Description
When investigating the performance of the DASH Cowichan implementation compared to TBB and Cilk I noticed that, strangely, access to DASH local memory (via .lbegin()
) appears to be significantly slower than access to regular locally allocated memory via malloc
. Here is an example that demonstrates the behavior:
#include <unistd.h>
#include <iostream>
#include <cstddef>
#include <sstream>
#include <libdash.h>
using namespace std;
#include <sys/time.h>
#include <time.h>
#define MYTIMEVAL( tv_ ) \
((tv_.tv_sec)+(tv_.tv_usec)*1.0e-6)
#define TIMESTAMP( time_ ) \
{ \
static struct timeval tv; \
gettimeofday( &tv, NULL ); \
time_=MYTIMEVAL(tv); \
}
//
// do some work and measure how long it takes
//
double do_work(int *beg, int nelem, int repeat)
{
const int LCG_A = 1664525, LCG_C = 1013904223;
int seed = 31337;
double start, end;
TIMESTAMP(start);
for( int j=0; j<repeat; j++ ) {
for( int i=0; i<nelem; ++i ) {
seed = LCG_A * seed + LCG_C;
beg[i] = ((unsigned)seed) %100;
}
}
TIMESTAMP(end);
return end-start;
}
int main(int argc, char* argv[])
{
dash::init(&argc, &argv);
dash::Array<int> arr(100000000);
int nelem = arr.local.size();
int *mem = (int*) malloc(sizeof(int)*nelem);
double dur1 = do_work(arr.lbegin(), nelem, 1);
double dur2 = do_work(mem, nelem, 1);
cerr << "Unit " << dash::myid()
<< " DASH mem: " << dur1 << " secs"
<< " Local mem: " << dur2 << " secs" << endl;
dash::finalize();
return EXIT_SUCCESS;
}
On my machine, when run with two units, I get the following significant performance differences:
Unit 1 DASH mem: 0.346513 secs Local mem: 0.234078 secs
Unit 0 DASH mem: 0.35398 secs Local mem: 0.232012 secs
The difference appears to vanish if the repeat
factor is increased, but this is of no help in the context of the Cowichan problems.

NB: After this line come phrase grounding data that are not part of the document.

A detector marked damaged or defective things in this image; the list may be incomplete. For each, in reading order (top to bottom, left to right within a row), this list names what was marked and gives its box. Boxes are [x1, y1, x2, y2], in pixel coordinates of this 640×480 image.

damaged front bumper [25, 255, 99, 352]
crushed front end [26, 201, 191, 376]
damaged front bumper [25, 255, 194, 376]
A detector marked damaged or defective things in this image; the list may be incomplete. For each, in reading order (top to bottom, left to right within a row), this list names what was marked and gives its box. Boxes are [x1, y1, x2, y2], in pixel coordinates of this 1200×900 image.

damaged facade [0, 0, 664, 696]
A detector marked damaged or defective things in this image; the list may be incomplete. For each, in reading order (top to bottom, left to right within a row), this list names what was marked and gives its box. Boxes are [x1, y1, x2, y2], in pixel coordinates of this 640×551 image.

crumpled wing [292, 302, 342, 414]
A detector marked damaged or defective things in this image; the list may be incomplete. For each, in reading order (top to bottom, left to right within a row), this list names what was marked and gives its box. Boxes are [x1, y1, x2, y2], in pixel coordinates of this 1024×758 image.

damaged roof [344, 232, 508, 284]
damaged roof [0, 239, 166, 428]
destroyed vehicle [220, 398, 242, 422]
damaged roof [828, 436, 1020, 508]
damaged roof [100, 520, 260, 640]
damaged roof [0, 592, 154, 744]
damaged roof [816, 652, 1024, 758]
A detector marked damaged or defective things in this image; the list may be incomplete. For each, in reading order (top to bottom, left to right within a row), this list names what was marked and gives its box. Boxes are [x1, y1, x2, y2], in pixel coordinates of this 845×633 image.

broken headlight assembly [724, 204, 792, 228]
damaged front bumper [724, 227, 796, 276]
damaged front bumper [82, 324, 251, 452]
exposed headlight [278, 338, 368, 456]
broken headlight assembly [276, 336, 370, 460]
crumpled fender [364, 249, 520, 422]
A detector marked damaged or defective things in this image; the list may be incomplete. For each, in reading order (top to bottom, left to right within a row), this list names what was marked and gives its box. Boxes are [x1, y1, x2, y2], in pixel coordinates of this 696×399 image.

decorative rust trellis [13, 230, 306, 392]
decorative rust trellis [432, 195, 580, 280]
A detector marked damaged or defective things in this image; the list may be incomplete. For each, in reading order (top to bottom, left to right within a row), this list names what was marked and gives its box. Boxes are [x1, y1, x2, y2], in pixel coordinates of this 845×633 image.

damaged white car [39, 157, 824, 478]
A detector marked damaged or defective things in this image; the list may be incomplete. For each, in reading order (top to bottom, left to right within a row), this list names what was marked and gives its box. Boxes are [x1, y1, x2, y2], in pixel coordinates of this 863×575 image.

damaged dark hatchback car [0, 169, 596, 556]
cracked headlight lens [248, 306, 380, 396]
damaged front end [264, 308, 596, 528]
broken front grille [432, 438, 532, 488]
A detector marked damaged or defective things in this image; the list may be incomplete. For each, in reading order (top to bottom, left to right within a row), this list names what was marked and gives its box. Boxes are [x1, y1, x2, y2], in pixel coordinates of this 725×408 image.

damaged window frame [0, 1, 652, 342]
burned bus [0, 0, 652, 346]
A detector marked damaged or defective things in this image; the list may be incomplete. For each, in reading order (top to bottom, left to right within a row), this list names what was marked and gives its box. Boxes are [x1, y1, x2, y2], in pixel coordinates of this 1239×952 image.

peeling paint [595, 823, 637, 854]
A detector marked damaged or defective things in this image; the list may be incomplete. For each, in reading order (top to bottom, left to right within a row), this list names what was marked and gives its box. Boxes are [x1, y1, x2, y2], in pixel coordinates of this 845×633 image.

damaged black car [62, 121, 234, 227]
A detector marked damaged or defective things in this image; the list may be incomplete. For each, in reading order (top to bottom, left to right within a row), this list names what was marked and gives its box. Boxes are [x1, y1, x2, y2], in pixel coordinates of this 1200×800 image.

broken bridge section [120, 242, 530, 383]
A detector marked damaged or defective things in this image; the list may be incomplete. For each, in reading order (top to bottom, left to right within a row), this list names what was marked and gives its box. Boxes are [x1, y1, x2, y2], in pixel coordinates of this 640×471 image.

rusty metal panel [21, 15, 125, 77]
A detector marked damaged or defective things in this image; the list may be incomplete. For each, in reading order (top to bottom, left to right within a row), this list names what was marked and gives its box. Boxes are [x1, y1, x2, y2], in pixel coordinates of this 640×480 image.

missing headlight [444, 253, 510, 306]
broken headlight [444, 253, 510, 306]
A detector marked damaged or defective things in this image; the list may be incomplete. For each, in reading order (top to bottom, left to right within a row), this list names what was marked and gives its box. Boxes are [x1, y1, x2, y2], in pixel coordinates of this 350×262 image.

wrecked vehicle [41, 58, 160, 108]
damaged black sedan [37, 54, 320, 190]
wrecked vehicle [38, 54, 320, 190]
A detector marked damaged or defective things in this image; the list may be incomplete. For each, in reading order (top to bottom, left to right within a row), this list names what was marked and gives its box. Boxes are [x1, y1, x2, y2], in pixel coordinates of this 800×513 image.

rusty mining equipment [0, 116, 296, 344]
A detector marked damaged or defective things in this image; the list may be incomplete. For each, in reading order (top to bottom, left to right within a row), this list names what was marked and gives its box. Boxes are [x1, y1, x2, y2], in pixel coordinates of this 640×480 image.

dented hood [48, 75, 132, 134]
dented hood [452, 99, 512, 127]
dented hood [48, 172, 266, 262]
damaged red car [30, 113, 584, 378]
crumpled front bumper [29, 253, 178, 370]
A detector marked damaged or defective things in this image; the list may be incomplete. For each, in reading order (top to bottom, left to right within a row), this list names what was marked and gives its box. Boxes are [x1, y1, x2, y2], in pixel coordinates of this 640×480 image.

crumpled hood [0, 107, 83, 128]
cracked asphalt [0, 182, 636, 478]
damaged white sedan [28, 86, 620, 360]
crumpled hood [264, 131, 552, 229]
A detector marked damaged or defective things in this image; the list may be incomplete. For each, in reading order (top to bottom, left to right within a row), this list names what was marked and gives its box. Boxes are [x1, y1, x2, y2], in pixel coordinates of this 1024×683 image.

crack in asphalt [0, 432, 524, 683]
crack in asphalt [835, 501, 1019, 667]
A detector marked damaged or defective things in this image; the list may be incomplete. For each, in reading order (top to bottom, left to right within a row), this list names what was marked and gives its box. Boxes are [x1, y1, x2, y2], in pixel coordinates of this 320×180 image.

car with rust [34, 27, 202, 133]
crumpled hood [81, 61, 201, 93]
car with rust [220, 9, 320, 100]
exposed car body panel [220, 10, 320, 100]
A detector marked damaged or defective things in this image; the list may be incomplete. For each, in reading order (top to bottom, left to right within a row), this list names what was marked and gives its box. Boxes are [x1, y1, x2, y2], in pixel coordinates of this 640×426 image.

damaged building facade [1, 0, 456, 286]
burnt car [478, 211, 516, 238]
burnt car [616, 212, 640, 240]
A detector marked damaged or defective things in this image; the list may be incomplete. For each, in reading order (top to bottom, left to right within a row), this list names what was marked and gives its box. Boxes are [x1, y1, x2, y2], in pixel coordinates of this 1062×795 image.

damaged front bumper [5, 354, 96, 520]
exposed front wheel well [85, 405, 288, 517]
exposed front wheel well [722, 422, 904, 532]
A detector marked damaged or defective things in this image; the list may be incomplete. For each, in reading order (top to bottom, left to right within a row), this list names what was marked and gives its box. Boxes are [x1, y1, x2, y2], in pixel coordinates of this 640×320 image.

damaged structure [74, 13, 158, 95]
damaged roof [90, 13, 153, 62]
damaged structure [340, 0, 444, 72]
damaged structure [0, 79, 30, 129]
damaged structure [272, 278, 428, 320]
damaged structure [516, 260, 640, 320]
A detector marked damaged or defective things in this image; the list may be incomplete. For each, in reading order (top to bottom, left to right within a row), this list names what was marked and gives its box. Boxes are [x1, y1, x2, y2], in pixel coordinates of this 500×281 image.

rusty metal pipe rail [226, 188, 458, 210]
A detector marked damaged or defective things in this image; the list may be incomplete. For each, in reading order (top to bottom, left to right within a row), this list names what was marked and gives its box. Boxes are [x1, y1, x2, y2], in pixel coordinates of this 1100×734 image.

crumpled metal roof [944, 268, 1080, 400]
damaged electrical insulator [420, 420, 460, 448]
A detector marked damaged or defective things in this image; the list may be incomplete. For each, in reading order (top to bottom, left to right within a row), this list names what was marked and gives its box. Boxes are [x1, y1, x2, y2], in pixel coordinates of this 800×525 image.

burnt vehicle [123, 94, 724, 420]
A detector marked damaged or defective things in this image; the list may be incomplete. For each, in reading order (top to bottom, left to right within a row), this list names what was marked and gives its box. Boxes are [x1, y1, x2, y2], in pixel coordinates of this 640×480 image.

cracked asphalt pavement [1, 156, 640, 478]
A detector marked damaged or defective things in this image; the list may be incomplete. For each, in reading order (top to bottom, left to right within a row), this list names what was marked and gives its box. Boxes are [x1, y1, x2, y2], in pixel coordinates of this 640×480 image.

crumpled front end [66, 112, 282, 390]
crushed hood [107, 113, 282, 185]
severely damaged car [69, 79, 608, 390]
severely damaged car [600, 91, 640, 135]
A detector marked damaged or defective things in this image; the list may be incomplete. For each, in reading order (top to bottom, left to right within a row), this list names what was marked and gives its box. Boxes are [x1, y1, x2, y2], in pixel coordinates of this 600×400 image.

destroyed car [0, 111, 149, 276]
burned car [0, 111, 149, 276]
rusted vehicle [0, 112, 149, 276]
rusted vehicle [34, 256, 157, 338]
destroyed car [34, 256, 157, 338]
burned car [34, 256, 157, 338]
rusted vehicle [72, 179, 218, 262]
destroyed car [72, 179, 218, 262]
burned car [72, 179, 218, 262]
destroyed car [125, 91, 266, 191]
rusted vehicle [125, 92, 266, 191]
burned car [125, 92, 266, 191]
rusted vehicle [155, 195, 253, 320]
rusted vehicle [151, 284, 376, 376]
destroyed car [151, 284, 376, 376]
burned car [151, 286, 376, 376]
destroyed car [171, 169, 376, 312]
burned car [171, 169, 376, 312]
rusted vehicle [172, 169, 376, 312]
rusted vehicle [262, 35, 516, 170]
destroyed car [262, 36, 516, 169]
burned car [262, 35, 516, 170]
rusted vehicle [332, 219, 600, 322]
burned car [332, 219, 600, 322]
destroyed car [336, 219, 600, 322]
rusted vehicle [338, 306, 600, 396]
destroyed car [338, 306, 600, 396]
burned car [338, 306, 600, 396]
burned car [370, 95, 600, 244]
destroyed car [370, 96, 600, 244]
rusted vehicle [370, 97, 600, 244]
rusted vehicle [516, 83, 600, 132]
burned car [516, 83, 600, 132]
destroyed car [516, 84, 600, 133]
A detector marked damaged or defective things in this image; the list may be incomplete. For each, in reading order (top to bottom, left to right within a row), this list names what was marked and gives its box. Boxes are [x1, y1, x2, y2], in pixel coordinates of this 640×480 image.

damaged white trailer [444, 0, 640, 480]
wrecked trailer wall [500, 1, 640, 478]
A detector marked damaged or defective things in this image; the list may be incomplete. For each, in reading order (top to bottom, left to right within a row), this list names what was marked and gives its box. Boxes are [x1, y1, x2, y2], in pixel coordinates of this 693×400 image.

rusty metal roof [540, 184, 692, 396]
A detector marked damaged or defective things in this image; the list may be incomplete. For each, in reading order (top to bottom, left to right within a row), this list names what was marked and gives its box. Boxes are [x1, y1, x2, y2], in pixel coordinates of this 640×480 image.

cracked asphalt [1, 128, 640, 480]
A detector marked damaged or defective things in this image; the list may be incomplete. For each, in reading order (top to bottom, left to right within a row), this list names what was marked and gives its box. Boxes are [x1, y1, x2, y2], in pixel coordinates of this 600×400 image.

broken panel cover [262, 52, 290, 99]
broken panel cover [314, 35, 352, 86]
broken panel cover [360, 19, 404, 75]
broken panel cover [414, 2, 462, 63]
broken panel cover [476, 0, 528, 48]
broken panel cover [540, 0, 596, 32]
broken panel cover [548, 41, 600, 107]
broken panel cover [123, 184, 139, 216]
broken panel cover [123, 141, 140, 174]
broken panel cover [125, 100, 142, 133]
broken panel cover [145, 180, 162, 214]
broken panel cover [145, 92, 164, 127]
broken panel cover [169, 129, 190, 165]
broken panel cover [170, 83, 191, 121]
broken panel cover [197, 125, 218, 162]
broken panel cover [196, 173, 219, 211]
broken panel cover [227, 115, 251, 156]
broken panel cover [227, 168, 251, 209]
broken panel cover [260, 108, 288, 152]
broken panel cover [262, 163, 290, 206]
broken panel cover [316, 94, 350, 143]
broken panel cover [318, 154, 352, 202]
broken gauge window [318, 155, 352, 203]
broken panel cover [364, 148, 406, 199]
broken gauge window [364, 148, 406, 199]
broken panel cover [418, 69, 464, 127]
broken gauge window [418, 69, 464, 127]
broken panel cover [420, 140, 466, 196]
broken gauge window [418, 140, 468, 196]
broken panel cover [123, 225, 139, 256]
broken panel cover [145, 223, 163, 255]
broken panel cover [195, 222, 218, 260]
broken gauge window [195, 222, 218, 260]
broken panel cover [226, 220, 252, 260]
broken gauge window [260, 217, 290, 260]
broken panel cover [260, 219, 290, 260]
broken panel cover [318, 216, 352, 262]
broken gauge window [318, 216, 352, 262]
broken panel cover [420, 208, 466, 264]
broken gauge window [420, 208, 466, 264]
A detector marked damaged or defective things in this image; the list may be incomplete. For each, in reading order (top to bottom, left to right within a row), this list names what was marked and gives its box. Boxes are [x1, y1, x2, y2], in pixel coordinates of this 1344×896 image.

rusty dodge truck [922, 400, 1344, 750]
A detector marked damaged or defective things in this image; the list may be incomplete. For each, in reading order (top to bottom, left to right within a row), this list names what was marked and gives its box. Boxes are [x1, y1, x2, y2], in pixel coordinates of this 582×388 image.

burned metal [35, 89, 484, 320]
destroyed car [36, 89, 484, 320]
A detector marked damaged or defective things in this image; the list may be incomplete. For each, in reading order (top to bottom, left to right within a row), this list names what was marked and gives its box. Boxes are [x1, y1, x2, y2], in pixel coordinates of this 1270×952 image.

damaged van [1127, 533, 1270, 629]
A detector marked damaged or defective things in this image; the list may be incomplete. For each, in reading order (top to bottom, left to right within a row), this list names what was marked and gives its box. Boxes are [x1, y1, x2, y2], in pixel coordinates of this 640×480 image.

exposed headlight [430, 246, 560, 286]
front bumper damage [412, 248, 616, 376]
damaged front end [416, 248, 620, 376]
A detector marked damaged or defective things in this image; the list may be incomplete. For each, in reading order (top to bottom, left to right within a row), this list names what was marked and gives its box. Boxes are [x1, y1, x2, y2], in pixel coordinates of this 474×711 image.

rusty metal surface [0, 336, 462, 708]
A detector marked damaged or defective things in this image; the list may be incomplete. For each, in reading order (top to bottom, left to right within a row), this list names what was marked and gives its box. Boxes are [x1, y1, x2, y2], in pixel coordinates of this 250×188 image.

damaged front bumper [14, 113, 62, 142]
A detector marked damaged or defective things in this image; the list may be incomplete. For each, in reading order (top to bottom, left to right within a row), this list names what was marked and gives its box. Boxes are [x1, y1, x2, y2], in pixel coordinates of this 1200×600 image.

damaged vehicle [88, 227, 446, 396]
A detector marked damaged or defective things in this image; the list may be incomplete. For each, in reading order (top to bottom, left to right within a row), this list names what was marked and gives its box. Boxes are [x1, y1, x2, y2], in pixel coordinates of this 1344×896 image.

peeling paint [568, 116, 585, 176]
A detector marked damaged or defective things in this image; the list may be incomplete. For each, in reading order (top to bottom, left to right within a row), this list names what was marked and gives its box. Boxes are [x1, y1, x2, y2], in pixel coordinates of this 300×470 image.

I'm at a loss at the moment about what could be the root cause of this difference. Alignment appears to play no role. @devreal : Any idea what could be behind the difference and what could make access to window memory slower? Maybe different MPI Window creation options? I'll try to investigate with hardware counters in the coming days. NUMA and memory paging are two possible culprits. With NUMA I don't see how it should have an influence in this context, with paging I could imagine that window allocation causes the pages to be pinned and thus changes access characteristics to the memory.